:: Excerpted records ::

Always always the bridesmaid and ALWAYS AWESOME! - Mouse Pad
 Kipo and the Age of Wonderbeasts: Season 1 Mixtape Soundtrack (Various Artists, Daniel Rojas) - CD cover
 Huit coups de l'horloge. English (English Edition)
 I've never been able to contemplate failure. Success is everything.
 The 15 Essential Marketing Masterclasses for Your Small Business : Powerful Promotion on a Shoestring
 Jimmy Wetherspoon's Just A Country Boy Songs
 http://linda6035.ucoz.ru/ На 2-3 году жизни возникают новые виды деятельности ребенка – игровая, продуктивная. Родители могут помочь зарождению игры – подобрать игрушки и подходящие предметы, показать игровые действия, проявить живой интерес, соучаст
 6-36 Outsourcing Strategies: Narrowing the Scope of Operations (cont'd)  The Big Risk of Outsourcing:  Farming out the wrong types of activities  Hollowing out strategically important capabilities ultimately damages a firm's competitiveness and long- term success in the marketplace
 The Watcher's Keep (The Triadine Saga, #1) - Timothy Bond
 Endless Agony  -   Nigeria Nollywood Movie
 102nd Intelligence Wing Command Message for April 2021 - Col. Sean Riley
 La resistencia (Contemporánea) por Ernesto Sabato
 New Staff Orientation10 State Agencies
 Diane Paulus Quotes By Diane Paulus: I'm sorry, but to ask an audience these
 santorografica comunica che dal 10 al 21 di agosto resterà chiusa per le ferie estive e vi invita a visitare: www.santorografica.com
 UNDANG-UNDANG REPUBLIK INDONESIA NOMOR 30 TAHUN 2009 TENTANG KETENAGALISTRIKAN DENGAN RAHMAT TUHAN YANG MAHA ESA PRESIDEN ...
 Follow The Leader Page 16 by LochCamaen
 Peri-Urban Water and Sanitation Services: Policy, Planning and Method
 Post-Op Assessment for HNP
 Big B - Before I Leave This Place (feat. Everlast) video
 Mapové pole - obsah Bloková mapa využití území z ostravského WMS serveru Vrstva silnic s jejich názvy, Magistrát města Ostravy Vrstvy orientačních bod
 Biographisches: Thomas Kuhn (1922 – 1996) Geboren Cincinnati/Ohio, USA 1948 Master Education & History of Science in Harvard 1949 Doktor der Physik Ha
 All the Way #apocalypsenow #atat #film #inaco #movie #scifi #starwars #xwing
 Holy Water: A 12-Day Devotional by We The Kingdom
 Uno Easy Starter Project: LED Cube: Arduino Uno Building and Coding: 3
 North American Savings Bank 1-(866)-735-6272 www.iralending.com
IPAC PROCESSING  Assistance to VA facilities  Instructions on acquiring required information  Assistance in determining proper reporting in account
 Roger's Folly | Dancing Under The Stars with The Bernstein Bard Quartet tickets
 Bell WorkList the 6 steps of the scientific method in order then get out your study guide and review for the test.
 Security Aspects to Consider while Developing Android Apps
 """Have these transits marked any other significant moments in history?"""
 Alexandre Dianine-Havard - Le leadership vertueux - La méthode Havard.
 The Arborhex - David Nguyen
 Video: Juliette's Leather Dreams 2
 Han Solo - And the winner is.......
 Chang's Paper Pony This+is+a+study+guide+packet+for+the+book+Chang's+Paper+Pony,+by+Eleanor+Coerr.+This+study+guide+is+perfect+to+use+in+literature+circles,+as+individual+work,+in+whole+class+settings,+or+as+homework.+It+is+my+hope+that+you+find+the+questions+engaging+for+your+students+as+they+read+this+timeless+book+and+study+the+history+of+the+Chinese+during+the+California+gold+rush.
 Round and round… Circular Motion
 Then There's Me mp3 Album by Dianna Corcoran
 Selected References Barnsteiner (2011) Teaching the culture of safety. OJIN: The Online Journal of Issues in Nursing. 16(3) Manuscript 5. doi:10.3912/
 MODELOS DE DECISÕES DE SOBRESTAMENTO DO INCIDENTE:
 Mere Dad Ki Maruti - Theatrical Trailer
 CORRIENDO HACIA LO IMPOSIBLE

:::

§ **Exercise objective**:
Your answer should be the lines from the one containing "Chang's Paper Pony" through the end of the records, both included, output exactly and with nothing added.

§ **Task output**:
 Chang's Paper Pony This+is+a+study+guide+packet+for+the+book+Chang's+Paper+Pony,+by+Eleanor+Coerr.+This+study+guide+is+perfect+to+use+in+literature+circles,+as+individual+work,+in+whole+class+settings,+or+as+homework.+It+is+my+hope+that+you+find+the+questions+engaging+for+your+students+as+they+read+this+timeless+book+and+study+the+history+of+the+Chinese+during+the+California+gold+rush.
 Round and round… Circular Motion
 Then There's Me mp3 Album by Dianna Corcoran
 Selected References Barnsteiner (2011) Teaching the culture of safety. OJIN: The Online Journal of Issues in Nursing. 16(3) Manuscript 5. doi:10.3912/
 MODELOS DE DECISÕES DE SOBRESTAMENTO DO INCIDENTE:
 Mere Dad Ki Maruti - Theatrical Trailer
 CORRIENDO HACIA LO IMPOSIBLE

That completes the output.